Midnight Audio

We sculpt air.

With our lifetime of experience regarding sound, sound system building, and audio installation, Midnight Audio can improve the quality of the soundscape in any venue. We service: home listening stereos, restaurants, bars, salons, retail stores, art galleries, dance clubs, live music venues, and studios. We guide our clients toward achieving the most out of their space and equipment. We work hard to create audio systems and acoustic room treatments that define your space and bring happiness through good sound. Whether the goal is pure musical enjoyment or intense critical listening, your ears will be happy with Midnight Audio.

The two of us...

Herman Chigrin

"When I was 16, I gathered up my savings and decided it’s time to get serious and get some good speakers. Going to audio stores and listening to a bunch of different speakers, the breakthrough came when I accidentally tuned the FM tuner in between stations, generating white noise. That was an aha moment for me! The white noise made me realize there was another tool I could use. Suddenly, I had the sensation that certain speakers played white noise properly and some did not. From then on my interest in audio took a new direction. Reproduction of sound became a personal journey. I am still on this journey".

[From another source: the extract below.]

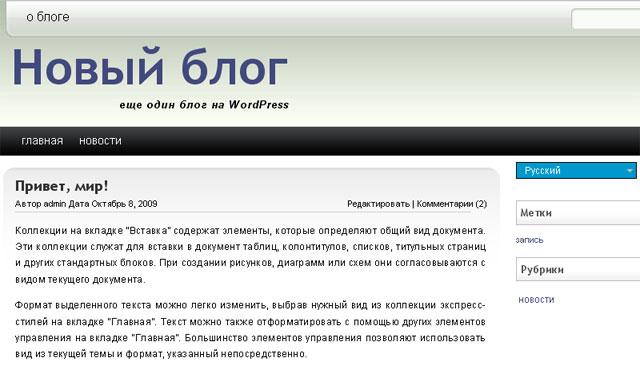 blog_rus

"I’ve been fascinated by sound since 1980. Not just music, but Sound and the way we perceive it. For me, one of the most interesting ways to work with Sound is to create systems with exceptional qualities to sonically and visually enhance social spaces. When people see and hear sound systems that bring magic to the experience of music, they want to be there! My personal mission is to create sound systems that make people want to be there."

Chris Grabowski

Chris Grabowski (K-rAd) began engineering sound when he started making mix tapes out of his older siblings' records on his mom’s Harmon Kardon stereo. Copying his favorite songs from vinyl to cassette, he would watch the meters, making sure each song was recorded at the correct level and that the beginning of each track was well-timed. Those early tasks would prove to be some of the essential skills needed for mastering audio.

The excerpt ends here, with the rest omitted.